Assignment
Could you set down the lines below, from the one containing "一年级上数学期末质量检测卷7《北师版》" through the final line, exactly as written?
+++++
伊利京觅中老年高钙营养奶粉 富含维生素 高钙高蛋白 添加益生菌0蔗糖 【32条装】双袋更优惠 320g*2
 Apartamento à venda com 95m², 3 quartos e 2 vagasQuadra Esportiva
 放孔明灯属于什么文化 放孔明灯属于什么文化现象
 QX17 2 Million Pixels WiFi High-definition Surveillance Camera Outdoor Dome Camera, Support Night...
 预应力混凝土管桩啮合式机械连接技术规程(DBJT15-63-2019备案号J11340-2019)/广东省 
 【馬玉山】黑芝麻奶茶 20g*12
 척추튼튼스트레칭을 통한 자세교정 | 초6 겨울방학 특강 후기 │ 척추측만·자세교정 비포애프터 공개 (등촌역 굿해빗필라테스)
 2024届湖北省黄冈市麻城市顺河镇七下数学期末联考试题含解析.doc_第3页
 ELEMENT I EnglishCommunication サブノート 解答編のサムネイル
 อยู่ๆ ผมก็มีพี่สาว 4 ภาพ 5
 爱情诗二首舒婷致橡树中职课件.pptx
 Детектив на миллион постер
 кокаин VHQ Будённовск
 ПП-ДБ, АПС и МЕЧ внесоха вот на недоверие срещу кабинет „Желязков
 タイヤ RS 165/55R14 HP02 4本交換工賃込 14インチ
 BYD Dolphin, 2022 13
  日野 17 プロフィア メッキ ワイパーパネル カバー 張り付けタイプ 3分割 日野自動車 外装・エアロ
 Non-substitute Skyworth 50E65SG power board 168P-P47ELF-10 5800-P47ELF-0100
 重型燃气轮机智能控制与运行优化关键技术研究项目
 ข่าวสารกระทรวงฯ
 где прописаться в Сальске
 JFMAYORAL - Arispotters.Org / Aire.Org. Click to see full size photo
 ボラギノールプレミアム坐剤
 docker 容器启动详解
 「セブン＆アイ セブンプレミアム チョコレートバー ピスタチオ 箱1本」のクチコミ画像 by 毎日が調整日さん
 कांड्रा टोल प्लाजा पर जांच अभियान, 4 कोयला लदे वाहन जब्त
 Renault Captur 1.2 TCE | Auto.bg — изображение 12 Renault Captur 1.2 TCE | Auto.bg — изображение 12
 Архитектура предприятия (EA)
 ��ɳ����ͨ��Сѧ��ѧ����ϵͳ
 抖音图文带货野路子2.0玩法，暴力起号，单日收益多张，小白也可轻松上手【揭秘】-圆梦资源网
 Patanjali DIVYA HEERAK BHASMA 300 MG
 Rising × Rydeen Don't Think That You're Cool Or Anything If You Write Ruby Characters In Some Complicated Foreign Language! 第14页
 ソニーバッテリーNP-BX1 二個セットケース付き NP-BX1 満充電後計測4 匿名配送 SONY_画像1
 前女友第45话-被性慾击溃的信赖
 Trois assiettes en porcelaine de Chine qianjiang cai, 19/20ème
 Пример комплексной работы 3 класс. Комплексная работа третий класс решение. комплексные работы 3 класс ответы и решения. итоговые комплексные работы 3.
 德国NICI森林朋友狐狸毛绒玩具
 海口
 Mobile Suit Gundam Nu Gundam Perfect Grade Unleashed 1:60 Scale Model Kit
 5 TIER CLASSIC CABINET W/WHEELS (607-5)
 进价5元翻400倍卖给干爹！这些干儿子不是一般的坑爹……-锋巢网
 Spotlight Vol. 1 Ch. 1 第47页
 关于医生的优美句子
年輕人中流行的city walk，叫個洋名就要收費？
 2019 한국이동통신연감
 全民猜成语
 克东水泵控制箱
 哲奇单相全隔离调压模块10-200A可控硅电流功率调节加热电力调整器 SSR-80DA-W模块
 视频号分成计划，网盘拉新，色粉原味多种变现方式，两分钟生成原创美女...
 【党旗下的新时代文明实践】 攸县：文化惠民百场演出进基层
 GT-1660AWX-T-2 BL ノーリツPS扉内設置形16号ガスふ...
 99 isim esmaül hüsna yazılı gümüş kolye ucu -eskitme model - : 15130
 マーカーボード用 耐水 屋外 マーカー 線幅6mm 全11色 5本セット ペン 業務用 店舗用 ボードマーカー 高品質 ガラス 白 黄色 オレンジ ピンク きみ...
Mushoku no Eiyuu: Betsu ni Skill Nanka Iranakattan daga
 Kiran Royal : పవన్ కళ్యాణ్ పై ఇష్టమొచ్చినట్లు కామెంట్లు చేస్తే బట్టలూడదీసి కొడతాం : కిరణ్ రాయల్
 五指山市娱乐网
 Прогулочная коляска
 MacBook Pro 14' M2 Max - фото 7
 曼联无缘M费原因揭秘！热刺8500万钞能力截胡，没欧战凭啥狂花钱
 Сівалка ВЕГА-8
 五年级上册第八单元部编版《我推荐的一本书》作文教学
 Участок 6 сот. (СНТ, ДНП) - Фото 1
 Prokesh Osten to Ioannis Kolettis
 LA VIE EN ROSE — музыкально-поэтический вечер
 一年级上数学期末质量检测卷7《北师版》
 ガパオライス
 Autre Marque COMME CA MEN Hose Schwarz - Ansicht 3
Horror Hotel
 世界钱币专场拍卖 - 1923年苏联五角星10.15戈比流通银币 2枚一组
+++++
Result for this exercise
 一年级上数学期末质量检测卷7《北师版》
 ガパオライス
 Autre Marque COMME CA MEN Hose Schwarz - Ansicht 3
Horror Hotel
 世界钱币专场拍卖 - 1923年苏联五角星10.15戈比流通银币 2枚一组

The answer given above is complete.